__Requirement__:
Reproduce the entire listing word for word.
Start of Block
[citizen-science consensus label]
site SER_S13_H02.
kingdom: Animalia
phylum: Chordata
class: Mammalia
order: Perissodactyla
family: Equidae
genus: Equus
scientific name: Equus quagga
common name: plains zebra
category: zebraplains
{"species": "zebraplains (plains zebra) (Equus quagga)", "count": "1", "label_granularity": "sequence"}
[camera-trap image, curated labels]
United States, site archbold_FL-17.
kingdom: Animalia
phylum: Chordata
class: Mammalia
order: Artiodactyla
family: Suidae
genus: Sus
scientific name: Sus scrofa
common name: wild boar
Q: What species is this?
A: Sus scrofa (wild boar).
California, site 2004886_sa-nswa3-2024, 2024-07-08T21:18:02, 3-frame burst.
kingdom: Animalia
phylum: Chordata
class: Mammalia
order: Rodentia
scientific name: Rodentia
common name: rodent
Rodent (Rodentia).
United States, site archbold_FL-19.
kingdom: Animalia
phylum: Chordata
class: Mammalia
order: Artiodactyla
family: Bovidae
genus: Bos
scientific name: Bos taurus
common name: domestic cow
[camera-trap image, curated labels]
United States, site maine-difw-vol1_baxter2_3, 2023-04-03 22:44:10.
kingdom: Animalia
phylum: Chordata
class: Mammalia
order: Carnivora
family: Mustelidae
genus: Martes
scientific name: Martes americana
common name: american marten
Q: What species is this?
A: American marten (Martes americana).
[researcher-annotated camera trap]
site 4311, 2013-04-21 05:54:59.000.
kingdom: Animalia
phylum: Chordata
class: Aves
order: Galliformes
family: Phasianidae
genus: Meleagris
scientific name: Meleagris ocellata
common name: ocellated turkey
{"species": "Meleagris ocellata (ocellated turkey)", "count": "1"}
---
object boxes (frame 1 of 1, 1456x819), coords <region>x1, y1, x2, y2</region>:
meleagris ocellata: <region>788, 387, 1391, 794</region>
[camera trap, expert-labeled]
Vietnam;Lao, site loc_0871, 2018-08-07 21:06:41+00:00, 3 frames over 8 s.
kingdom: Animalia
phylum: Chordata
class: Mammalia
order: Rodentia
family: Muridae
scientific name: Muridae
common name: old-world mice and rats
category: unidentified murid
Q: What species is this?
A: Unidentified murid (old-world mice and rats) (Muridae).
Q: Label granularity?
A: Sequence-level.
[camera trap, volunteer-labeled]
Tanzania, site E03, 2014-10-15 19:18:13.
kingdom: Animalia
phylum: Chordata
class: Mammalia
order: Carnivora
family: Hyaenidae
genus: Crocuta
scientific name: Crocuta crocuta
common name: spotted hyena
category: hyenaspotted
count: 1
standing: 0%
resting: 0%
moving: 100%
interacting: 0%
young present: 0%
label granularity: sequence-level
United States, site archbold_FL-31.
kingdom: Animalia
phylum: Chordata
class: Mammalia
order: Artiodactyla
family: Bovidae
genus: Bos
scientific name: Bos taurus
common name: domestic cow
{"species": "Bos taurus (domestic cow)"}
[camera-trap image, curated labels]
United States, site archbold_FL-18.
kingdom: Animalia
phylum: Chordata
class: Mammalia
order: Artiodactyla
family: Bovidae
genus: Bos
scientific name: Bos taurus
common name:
End of Block
__Solution to this problem__:
[citizen-science consensus label]
site SER_S13_H02.
kingdom: Animalia
phylum: Chordata
class: Mammalia
order: Perissodactyla
family: Equidae
genus: Equus
scientific name: Equus quagga
common name: plains zebra
category: zebraplains
{"species": "zebraplains (plains zebra) (Equus quagga)", "count": "1", "label_granularity": "sequence"}
[camera-trap image, curated labels]
United States, site archbold_FL-17.
kingdom: Animalia
phylum: Chordata
class: Mammalia
order: Artiodactyla
family: Suidae
genus: Sus
scientific name: Sus scrofa
common name: wild boar
Q: What species is this?
A: Sus scrofa (wild boar).
California, site 2004886_sa-nswa3-2024, 2024-07-08T21:18:02, 3-frame burst.
kingdom: Animalia
phylum: Chordata
class: Mammalia
order: Rodentia
scientific name: Rodentia
common name: rodent
Rodent (Rodentia).
United States, site archbold_FL-19.
kingdom: Animalia
phylum: Chordata
class: Mammalia
order: Artiodactyla
family: Bovidae
genus: Bos
scientific name: Bos taurus
common name: domestic cow
[camera-trap image, curated labels]
United States, site maine-difw-vol1_baxter2_3, 2023-04-03 22:44:10.
kingdom: Animalia
phylum: Chordata
class: Mammalia
order: Carnivora
family: Mustelidae
genus: Martes
scientific name: Martes americana
common name: american marten
Q: What species is this?
A: American marten (Martes americana).
[researcher-annotated camera trap]
site 4311, 2013-04-21 05:54:59.000.
kingdom: Animalia
phylum: Chordata
class: Aves
order: Galliformes
family: Phasianidae
genus: Meleagris
scientific name: Meleagris ocellata
common name: ocellated turkey
{"species": "Meleagris ocellata (ocellated turkey)", "count": "1"}
---
object boxes (frame 1 of 1, 1456x819), coords <region>x1, y1, x2, y2</region>:
meleagris ocellata: <region>788, 387, 1391, 794</region>
[camera trap, expert-labeled]
Vietnam;Lao, site loc_0871, 2018-08-07 21:06:41+00:00, 3 frames over 8 s.
kingdom: Animalia
phylum: Chordata
class: Mammalia
order: Rodentia
family: Muridae
scientific name: Muridae
common name: old-world mice and rats
category: unidentified murid
Q: What species is this?
A: Unidentified murid (old-world mice and rats) (Muridae).
Q: Label granularity?
A: Sequence-level.
[camera trap, volunteer-labeled]
Tanzania, site E03, 2014-10-15 19:18:13.
kingdom: Animalia
phylum: Chordata
class: Mammalia
order: Carnivora
family: Hyaenidae
genus: Crocuta
scientific name: Crocuta crocuta
common name: spotted hyena
category: hyenaspotted
count: 1
standing: 0%
resting: 0%
moving: 100%
interacting: 0%
young present: 0%
label granularity: sequence-level
United States, site archbold_FL-31.
kingdom: Animalia
phylum: Chordata
class: Mammalia
order: Artiodactyla
family: Bovidae
genus: Bos
scientific name: Bos taurus
common name: domestic cow
{"species": "Bos taurus (domestic cow)"}
[camera-trap image, curated labels]
United States, site archbold_FL-18.
kingdom: Animalia
phylum: Chordata
class: Mammalia
order: Artiodactyla
family: Bovidae
genus: Bos
scientific name: Bos taurus
common name:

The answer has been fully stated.